2. La soledad no es vacío, sino profundidad 
Correr largas distancias refleja la soledad de escribir. En ambos casos, Murakami no encuentra soledad, sino claridad, una oportunidad para escucharse a sí mismo. La soledad, cuando se abraza, puede ser un crisol donde se descubren verdades más profundas. 

3. El cuerpo guarda su propia sabiduría 
Cada carrera le enseña a Murakami que el cuerpo no es simplemente una máquina que se debe impulsar, sino un compañero que se debe respetar. La resistencia requiere escuchar, controlar el ritmo y respetar los límites; lecciones que se extienden a nuestra forma de vivir y trabajar. 

4. La resistencia se construye en lo cotidiano 
Los grandes logros no nacen de momentos extraordinarios, sino de la repetición de pequeñas rutinas sin glamour. Kilómetros recorridos en silencio, palabras escritas en silencio: estos actos aparentemente ordinarios se acumulan en algo extraordinario. 

5. El dolor es inevitable; el sufrimiento es opcional 
Correr inevitablemente trae incomodidad, al igual que la vida y el arte. Murakami traza la línea entre el dolor, que no podemos evitar, y el sufrimiento, que surge de cómo lo entendemos. La resistencia significa aprender a soportar el dolor sin dejar que nos defina.

6. La identidad se forja a largo plazo 
La identidad de Murakami, tanto como corredor como escritor, es inseparable de las largas y solitarias horas que dedica a cada uno. La identidad no se construye en momentos de reconocimiento, sino en el compromiso privado e invisible de seguir presente. 

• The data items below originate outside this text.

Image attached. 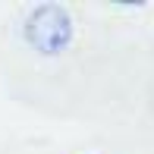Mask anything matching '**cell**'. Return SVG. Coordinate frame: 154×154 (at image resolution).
Returning a JSON list of instances; mask_svg holds the SVG:
<instances>
[{
	"label": "cell",
	"instance_id": "1",
	"mask_svg": "<svg viewBox=\"0 0 154 154\" xmlns=\"http://www.w3.org/2000/svg\"><path fill=\"white\" fill-rule=\"evenodd\" d=\"M72 16L60 3H38L22 25L29 47H35L41 57H60L72 44Z\"/></svg>",
	"mask_w": 154,
	"mask_h": 154
}]
</instances>
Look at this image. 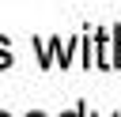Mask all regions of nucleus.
<instances>
[{
    "instance_id": "obj_1",
    "label": "nucleus",
    "mask_w": 121,
    "mask_h": 117,
    "mask_svg": "<svg viewBox=\"0 0 121 117\" xmlns=\"http://www.w3.org/2000/svg\"><path fill=\"white\" fill-rule=\"evenodd\" d=\"M95 64H98V68H117L113 30H98V34H95Z\"/></svg>"
},
{
    "instance_id": "obj_2",
    "label": "nucleus",
    "mask_w": 121,
    "mask_h": 117,
    "mask_svg": "<svg viewBox=\"0 0 121 117\" xmlns=\"http://www.w3.org/2000/svg\"><path fill=\"white\" fill-rule=\"evenodd\" d=\"M34 45L42 49V68H49L53 60L68 64V53H72V49H76L79 42H64V45H60V38H49V45H45V42H34Z\"/></svg>"
},
{
    "instance_id": "obj_3",
    "label": "nucleus",
    "mask_w": 121,
    "mask_h": 117,
    "mask_svg": "<svg viewBox=\"0 0 121 117\" xmlns=\"http://www.w3.org/2000/svg\"><path fill=\"white\" fill-rule=\"evenodd\" d=\"M0 68H11V53H8V38L0 34Z\"/></svg>"
},
{
    "instance_id": "obj_4",
    "label": "nucleus",
    "mask_w": 121,
    "mask_h": 117,
    "mask_svg": "<svg viewBox=\"0 0 121 117\" xmlns=\"http://www.w3.org/2000/svg\"><path fill=\"white\" fill-rule=\"evenodd\" d=\"M113 45H117V68H121V26H113Z\"/></svg>"
},
{
    "instance_id": "obj_5",
    "label": "nucleus",
    "mask_w": 121,
    "mask_h": 117,
    "mask_svg": "<svg viewBox=\"0 0 121 117\" xmlns=\"http://www.w3.org/2000/svg\"><path fill=\"white\" fill-rule=\"evenodd\" d=\"M60 117H87V106H76L72 113H60Z\"/></svg>"
},
{
    "instance_id": "obj_6",
    "label": "nucleus",
    "mask_w": 121,
    "mask_h": 117,
    "mask_svg": "<svg viewBox=\"0 0 121 117\" xmlns=\"http://www.w3.org/2000/svg\"><path fill=\"white\" fill-rule=\"evenodd\" d=\"M26 117H42V113H26Z\"/></svg>"
},
{
    "instance_id": "obj_7",
    "label": "nucleus",
    "mask_w": 121,
    "mask_h": 117,
    "mask_svg": "<svg viewBox=\"0 0 121 117\" xmlns=\"http://www.w3.org/2000/svg\"><path fill=\"white\" fill-rule=\"evenodd\" d=\"M91 117H95V113H91ZM113 117H121V113H113Z\"/></svg>"
},
{
    "instance_id": "obj_8",
    "label": "nucleus",
    "mask_w": 121,
    "mask_h": 117,
    "mask_svg": "<svg viewBox=\"0 0 121 117\" xmlns=\"http://www.w3.org/2000/svg\"><path fill=\"white\" fill-rule=\"evenodd\" d=\"M0 117H8V113H0Z\"/></svg>"
}]
</instances>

7. El viaje importa más que la meta 
Ya sea en un maratón o en un manuscrito, Murakami nos recuerda que el verdadero significado no reside en cruzar la meta, sino en quiénes nos convertimos en el camino. El proceso nos transforma mucho más que el resultado. 

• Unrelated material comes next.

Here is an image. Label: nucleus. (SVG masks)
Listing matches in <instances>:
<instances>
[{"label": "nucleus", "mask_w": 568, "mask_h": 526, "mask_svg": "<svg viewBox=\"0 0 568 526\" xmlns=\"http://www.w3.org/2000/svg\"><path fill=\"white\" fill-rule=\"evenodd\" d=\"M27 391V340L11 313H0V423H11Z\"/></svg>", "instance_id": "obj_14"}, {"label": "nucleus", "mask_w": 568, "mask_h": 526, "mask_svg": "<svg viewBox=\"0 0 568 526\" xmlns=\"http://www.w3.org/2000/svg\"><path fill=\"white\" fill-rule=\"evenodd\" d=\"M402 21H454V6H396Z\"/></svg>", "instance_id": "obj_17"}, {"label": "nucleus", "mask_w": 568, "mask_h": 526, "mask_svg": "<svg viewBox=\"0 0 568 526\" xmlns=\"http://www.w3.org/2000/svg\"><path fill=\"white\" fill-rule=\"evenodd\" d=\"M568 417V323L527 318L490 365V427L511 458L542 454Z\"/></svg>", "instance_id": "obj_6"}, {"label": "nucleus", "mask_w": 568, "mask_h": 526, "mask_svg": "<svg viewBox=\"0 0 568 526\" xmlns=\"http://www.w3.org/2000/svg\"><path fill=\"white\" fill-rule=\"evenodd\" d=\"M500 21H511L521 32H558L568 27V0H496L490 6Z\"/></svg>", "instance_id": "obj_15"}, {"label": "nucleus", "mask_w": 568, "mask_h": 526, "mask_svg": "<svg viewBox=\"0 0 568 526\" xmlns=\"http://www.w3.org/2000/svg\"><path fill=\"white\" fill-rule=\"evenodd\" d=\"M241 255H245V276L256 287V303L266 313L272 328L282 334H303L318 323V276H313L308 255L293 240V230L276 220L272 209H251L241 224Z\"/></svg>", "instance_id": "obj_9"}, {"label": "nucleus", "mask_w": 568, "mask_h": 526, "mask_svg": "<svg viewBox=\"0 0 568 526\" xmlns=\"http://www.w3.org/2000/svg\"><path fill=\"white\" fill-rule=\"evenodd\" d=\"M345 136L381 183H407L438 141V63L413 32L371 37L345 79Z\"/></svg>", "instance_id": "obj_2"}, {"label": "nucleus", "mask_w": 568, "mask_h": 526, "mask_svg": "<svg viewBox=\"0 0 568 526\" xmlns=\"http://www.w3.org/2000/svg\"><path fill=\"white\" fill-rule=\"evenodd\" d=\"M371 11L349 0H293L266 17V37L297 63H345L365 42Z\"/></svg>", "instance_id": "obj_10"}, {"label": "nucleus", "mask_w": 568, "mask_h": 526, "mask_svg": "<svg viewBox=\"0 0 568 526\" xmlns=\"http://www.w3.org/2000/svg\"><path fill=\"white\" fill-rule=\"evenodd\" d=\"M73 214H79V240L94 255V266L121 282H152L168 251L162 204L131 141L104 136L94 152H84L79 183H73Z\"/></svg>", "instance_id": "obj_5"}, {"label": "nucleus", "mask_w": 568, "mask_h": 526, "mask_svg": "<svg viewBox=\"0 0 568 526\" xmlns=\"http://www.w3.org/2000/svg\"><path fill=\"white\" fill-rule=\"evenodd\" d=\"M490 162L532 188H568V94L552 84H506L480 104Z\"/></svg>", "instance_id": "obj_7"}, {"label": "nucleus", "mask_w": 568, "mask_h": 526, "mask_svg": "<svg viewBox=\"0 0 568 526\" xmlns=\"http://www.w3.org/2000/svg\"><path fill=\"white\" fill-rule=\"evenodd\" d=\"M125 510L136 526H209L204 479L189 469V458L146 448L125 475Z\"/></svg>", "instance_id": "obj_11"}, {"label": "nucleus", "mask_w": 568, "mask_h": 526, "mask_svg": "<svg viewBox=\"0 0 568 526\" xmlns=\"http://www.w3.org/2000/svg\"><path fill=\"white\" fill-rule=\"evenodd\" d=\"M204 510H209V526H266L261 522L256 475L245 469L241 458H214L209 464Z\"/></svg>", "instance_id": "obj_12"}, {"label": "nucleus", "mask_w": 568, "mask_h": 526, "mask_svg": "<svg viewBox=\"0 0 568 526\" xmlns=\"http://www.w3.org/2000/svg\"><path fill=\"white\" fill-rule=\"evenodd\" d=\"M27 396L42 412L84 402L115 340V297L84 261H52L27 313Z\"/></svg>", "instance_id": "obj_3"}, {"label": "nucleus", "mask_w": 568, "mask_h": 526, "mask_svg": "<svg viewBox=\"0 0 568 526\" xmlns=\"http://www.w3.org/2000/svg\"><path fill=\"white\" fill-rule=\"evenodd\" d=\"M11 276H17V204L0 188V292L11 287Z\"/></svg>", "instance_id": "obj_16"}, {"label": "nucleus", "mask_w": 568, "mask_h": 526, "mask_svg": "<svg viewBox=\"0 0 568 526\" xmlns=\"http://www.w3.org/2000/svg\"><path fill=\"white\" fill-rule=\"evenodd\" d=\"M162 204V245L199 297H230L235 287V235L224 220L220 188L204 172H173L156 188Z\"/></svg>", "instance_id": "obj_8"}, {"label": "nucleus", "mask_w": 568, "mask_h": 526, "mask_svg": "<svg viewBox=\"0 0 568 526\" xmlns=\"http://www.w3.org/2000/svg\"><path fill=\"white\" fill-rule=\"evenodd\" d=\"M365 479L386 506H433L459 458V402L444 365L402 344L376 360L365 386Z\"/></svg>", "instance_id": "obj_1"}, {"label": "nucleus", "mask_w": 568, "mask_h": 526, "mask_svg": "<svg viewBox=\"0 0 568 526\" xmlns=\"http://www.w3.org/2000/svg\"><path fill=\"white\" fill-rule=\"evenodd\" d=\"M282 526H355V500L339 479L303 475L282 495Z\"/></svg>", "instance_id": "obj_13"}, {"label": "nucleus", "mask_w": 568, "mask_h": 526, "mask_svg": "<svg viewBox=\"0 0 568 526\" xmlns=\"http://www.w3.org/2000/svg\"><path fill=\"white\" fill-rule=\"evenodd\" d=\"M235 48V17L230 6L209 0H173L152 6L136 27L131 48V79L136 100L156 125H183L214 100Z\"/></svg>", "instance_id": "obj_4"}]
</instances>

En esencia, "De qué hablo cuando hablo de correr" es menos un libro sobre atletismo que sobre el arte de la perseverancia: cómo seguimos avanzando, una milla o una palabra a la vez, a través de las temporadas de esfuerzo y duda. Es un espejo para cualquiera que haya luchado por perseverar, y un mapa para quienes anhelan encontrar significado en el ritmo de la dedicación diaria. Murakami nos recuerda que la carrera que vale la pena correr no es contra los demás, sino contra los límites que nos imponemos.